Preemption Latency
K8s preemption impact.
Overview
Preemption latency captures how Kubernetes preemption affects user-facing latency. Capacity planning addresses the average; preemption produces tail-latency spikes that capacity planning never sees.
- K8s preemption impact. Higher-priority pods evict lower-priority; the eviction surfaces as user-visible latency.
- Eviction latency. Per-pod eviction time; matches user experience; the user sees the recovery, not the eviction.
- PriorityClass design. Per-workload priority; customer-facing services rank higher; matches stakes.
- PodDisruptionBudget plus spot preemption. Per-deployment eviction limit; cloud-provider preemption respects the same primitives.
The approach
The practical approach: PriorityClass design per workload, PodDisruptionBudget for production deployments, eviction monitoring as routine, spot tolerance only where it fits. The team’s discipline produces predictable performance under preemption pressure.
- PriorityClass design. Customer-facing higher priority; batch jobs lower; the priority matches the user impact.
- PodDisruptionBudget. Per-deployment max disruption; produces real protection against accidental mass eviction.
- Monitor eviction. Per-namespace eviction count; the metric the dashboard usually does not show; surface it.

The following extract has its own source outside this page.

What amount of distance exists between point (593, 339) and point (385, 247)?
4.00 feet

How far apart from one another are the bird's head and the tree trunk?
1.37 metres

- Spot tolerance. Spot-tolerant workloads only on spot; the cost saving requires explicit fit, not blanket placement.
- Document the policy. Per-workload priority and PDB committed to the repo; supports operational reviews.
Why this compounds
Preemption latency discipline compounds across services. Each protected workload preserves user experience; the team’s K8s expertise grows; new services inherit the priority and PDB defaults.
- Better user experience. Right priority preserves customer-facing latency; the user does not feel the cluster optimisation.
- Better cost efficiency. Spot tolerance produces real savings; the cluster runs cheaper without sacrificing user-facing reliability.
- Better operational fit. Right priorities match stakes; the cluster respects the business hierarchy.
- Institutional knowledge. Each preemption teaches K8s patterns; the team’s Kubernetes engineering muscle grows.
Preemption latency discipline is an operational discipline that pays off across years. Nova AI Ops integrates with K8s telemetry, surfaces patterns, and supports the team’s K8s discipline.